Williams wrote "I'm So Lonesome I Could Cry" and dozens of other country classics in a short career that began on the streets of Georgiana, Ala., where he shined shoes and learned music from a black street singer named Rufus "Tee-Tot" Payne. It ended when he was 29 years old.
Hank died, as did Robert Johnson, Janis Joplin and Jimi Hendrix, at the top of his game. "I'll Never Get Out of This World Alive" was heading for the top of the charts when he breathed his last near Oak Hill, W.Va., on his way to play a show in Dayton, Ohio. His death certificate says "heart failure," but it was the blues that killed him. He'd used everything that was in him to write the truth so the rest of us wouldn't feel alone in the night. And when he was done, when all the songs had been written, there was nothing left to do but die. Jesus paid for our sins. Hank Williams redeemed our lost loves.
Where Hank is -- and isn'tThe Hank Williams Museum at 118 Commerce St. in downtown Montgomery is a good place to get your bearings when you're searching for Hank. Here, just a few blocks from where 30,000 people attended his funeral, the remnants of his short life are treated as holy relics. His suits -- he was one of the first to dress in rhinestones on the staid stage of the Grand Ole Opry -- are on display, along with his fabled blue Caddy convertible. And his hat, photographs and, always, his music. Much of the collection belongs to his son, Randall Hank Williams Jr.

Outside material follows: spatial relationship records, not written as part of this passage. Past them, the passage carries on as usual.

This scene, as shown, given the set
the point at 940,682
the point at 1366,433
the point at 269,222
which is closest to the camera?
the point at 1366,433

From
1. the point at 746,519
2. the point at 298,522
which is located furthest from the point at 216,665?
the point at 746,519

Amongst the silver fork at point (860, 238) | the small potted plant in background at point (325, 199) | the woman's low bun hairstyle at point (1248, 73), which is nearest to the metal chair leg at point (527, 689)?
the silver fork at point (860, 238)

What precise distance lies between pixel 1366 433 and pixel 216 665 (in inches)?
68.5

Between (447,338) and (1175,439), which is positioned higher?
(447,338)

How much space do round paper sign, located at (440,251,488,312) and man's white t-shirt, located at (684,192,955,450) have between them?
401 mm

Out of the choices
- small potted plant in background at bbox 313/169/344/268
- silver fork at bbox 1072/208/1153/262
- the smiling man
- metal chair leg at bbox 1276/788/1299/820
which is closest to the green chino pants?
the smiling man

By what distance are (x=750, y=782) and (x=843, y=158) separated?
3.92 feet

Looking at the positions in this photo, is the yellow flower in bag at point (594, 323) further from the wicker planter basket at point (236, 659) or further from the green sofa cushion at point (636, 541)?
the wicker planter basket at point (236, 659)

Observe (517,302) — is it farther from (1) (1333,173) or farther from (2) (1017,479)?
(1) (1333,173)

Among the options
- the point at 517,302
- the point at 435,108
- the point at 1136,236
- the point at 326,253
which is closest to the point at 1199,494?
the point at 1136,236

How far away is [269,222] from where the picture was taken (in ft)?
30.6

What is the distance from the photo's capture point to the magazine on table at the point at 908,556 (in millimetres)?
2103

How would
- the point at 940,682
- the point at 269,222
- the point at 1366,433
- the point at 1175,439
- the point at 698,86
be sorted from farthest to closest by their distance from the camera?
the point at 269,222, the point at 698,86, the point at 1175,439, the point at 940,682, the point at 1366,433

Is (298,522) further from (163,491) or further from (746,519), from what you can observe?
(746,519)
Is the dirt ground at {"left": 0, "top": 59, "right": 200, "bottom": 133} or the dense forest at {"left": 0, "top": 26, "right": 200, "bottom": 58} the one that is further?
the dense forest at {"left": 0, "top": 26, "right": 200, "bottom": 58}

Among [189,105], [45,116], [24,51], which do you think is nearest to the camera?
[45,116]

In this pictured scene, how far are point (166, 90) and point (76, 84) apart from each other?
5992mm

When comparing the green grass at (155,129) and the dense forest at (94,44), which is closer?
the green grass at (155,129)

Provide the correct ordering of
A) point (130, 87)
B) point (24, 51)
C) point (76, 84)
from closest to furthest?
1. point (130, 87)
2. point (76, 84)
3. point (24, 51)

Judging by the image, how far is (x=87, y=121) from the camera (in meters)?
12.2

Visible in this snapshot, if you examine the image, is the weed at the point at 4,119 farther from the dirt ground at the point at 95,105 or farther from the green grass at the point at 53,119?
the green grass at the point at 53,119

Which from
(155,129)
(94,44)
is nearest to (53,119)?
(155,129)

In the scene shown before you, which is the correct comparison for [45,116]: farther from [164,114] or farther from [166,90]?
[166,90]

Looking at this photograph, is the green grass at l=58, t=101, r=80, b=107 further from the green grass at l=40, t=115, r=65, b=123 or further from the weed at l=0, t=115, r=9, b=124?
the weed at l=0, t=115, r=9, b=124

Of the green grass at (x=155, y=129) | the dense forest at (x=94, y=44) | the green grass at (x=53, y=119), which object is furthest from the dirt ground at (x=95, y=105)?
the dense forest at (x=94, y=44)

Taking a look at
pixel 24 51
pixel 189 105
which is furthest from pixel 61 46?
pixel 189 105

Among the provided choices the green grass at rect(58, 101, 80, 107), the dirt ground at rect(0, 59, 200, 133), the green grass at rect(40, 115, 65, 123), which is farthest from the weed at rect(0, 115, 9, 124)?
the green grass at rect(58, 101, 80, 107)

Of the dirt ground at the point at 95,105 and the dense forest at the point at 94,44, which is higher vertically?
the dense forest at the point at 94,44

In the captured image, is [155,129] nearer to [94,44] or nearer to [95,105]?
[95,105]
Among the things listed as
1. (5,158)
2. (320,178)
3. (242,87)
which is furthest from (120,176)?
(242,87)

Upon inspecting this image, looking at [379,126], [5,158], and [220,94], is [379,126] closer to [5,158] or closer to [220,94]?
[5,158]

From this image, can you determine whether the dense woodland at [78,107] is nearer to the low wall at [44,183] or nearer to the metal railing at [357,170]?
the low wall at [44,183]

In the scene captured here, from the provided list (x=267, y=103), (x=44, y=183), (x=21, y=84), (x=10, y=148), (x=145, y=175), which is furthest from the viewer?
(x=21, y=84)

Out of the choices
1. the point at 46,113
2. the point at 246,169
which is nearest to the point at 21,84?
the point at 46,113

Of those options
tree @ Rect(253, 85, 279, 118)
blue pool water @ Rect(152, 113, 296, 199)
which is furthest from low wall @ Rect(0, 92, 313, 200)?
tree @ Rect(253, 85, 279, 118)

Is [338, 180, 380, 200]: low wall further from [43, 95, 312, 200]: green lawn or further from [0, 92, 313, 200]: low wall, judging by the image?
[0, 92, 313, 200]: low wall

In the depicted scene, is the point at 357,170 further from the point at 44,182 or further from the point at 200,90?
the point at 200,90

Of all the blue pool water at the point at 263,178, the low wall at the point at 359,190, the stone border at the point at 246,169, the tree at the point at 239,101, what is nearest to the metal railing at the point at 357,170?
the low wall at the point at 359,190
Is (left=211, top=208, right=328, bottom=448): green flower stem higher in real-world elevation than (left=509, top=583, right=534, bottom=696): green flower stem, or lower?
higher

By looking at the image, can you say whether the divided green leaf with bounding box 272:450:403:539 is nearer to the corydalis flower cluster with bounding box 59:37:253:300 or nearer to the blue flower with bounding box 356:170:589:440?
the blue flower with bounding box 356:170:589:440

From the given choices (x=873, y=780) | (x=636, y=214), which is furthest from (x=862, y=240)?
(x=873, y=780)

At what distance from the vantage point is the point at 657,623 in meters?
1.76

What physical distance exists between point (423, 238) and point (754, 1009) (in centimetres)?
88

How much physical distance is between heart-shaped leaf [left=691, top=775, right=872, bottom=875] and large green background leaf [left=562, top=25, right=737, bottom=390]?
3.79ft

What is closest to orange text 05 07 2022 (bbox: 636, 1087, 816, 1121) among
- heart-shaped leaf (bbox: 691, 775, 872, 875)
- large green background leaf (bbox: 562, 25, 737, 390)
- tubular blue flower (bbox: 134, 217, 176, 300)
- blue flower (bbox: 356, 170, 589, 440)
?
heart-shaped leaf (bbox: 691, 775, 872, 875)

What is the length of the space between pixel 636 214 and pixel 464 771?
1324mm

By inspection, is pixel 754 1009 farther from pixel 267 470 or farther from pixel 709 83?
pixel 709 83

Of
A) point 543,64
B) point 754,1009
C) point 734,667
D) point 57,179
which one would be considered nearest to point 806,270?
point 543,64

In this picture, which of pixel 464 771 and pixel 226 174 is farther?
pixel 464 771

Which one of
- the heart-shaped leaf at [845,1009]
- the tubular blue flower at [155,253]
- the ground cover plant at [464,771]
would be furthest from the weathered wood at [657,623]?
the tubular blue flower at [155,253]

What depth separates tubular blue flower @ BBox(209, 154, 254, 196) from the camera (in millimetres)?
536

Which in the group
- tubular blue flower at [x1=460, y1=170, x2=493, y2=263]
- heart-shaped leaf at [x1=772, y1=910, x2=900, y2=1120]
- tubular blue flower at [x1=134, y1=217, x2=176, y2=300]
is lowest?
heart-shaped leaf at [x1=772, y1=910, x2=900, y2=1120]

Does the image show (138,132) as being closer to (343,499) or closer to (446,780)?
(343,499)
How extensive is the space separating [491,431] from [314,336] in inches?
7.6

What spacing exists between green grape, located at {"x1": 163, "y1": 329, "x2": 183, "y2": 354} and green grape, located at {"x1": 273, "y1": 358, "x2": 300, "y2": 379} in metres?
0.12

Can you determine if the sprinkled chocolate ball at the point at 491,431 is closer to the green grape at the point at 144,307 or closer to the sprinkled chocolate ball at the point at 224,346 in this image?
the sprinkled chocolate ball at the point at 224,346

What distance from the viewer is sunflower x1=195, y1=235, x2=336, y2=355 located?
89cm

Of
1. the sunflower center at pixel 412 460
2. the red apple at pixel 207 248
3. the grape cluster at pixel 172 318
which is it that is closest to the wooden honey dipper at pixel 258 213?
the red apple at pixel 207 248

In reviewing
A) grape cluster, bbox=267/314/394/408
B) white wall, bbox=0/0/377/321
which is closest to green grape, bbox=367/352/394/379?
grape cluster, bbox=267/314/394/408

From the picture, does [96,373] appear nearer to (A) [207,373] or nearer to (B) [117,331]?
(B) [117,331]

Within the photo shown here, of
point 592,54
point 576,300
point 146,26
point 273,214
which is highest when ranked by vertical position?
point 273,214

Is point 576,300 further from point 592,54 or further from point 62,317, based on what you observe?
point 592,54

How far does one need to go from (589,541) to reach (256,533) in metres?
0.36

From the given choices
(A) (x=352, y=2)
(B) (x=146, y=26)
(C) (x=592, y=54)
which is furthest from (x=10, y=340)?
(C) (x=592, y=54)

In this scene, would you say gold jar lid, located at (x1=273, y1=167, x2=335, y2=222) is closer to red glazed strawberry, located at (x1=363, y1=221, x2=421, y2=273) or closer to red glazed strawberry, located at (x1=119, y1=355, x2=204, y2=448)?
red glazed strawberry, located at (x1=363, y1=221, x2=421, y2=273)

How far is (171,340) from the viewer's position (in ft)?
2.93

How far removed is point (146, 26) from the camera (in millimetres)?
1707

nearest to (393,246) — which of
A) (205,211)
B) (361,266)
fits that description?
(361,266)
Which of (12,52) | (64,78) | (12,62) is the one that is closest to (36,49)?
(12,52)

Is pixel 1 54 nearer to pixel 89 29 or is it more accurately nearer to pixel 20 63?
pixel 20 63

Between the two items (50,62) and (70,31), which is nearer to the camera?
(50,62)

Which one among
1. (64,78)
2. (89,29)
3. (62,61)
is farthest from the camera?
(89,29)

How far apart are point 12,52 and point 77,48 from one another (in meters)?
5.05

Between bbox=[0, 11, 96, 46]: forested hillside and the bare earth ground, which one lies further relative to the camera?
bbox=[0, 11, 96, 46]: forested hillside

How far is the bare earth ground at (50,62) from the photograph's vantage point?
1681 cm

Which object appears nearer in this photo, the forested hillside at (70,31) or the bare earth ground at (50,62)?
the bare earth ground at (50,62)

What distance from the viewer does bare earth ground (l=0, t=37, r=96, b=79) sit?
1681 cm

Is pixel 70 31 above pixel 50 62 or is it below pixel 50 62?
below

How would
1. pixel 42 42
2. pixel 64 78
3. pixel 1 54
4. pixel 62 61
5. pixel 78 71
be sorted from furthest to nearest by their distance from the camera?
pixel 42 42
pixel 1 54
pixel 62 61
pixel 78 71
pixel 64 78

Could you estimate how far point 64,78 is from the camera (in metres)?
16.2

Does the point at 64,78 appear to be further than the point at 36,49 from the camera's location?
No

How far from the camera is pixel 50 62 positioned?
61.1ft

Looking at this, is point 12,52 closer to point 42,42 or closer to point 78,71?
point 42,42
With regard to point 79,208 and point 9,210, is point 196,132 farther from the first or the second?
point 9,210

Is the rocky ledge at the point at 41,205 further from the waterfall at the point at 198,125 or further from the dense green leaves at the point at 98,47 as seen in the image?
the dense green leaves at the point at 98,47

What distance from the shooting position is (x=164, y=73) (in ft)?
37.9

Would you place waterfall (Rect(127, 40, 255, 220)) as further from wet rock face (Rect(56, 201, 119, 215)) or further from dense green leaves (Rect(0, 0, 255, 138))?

But if you are lucky, and we were, you'll meet Joe Jones at the museum. He doesn't work there, but he's a part of the place. To say he looks eerily like Williams is to state the obvious. It is when he says that, since the Air Force transferred him to nearby Maxwell Air Force Base in 1983, "I've been chasing his ghost" that you realize he caught the specter. He not only looks like Hank, he sounds like him, too. He's got the same high cheekbones, the same lank hair, the same ... whatever it is that made Hank Hank.